WHAT YOU WILL DO> Copy, from the entries below, each line where the word "noch" can be found.

PROVIDED MATERIAL>

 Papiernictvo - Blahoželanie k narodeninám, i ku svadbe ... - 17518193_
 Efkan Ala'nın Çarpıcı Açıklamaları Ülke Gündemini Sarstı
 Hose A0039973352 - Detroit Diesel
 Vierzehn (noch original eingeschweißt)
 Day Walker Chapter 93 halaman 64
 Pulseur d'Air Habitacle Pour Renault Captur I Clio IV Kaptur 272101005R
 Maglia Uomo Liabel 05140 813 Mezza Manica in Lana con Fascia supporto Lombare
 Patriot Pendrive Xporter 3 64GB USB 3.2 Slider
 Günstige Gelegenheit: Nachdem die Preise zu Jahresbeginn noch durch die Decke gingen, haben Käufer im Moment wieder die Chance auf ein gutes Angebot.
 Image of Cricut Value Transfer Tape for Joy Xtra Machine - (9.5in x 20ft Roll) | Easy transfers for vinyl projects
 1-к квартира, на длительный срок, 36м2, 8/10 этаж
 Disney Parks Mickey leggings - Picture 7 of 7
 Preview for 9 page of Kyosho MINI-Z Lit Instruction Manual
...
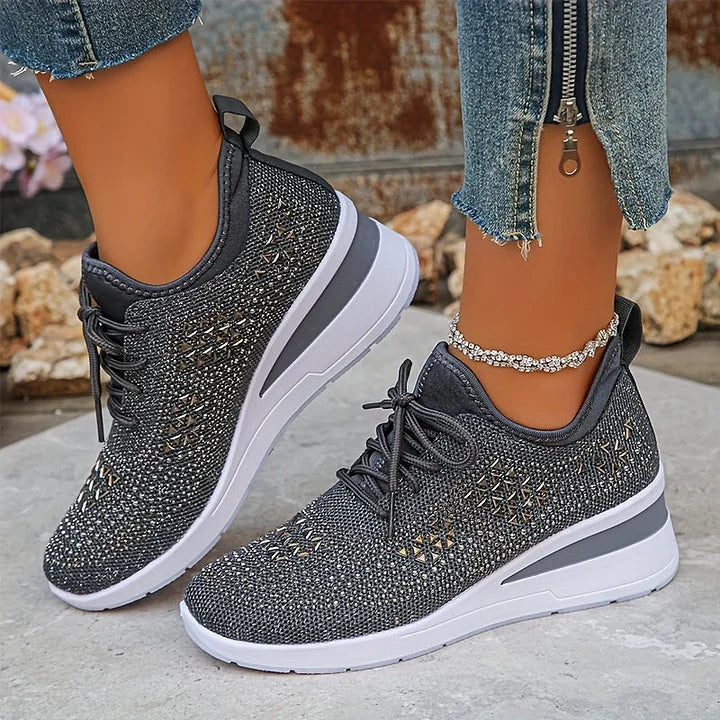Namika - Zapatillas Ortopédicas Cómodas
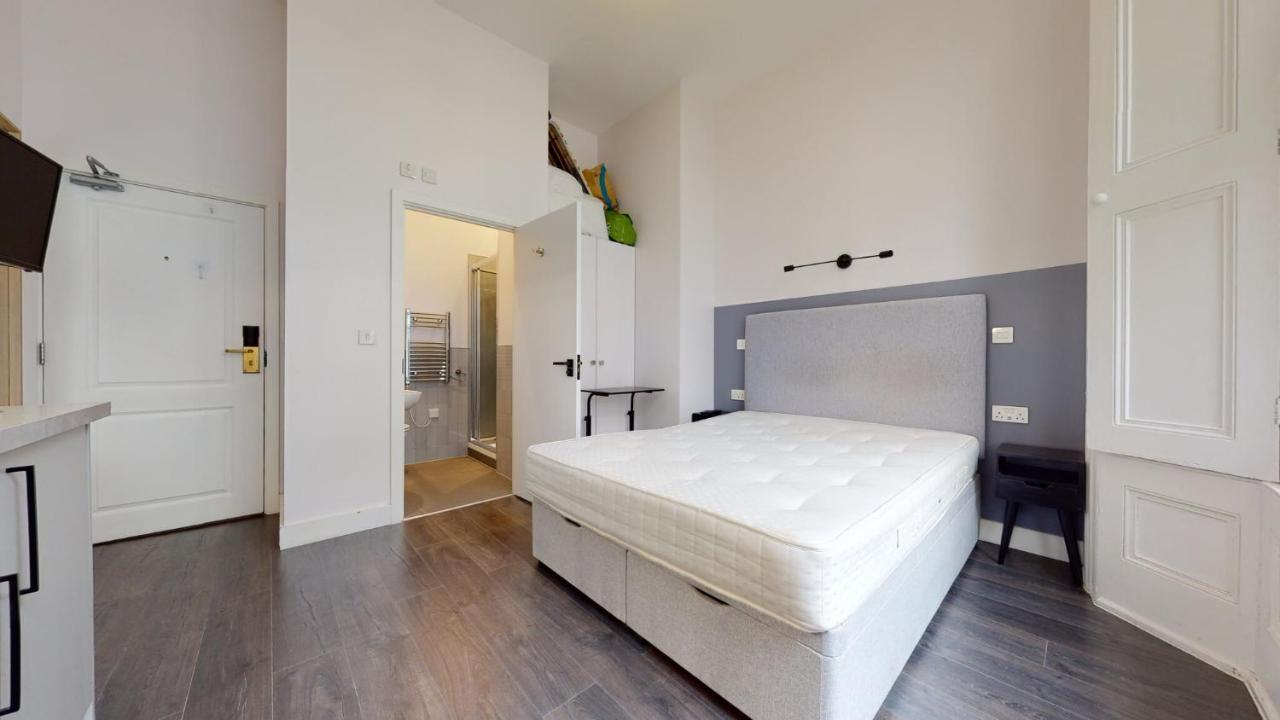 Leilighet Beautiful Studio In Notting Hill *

TASK ANSWER>
 Vierzehn (noch original eingeschweißt)
 Günstige Gelegenheit: Nachdem die Preise zu Jahresbeginn noch durch die Decke gingen, haben Käufer im Moment wieder die Chance auf ein gutes Angebot.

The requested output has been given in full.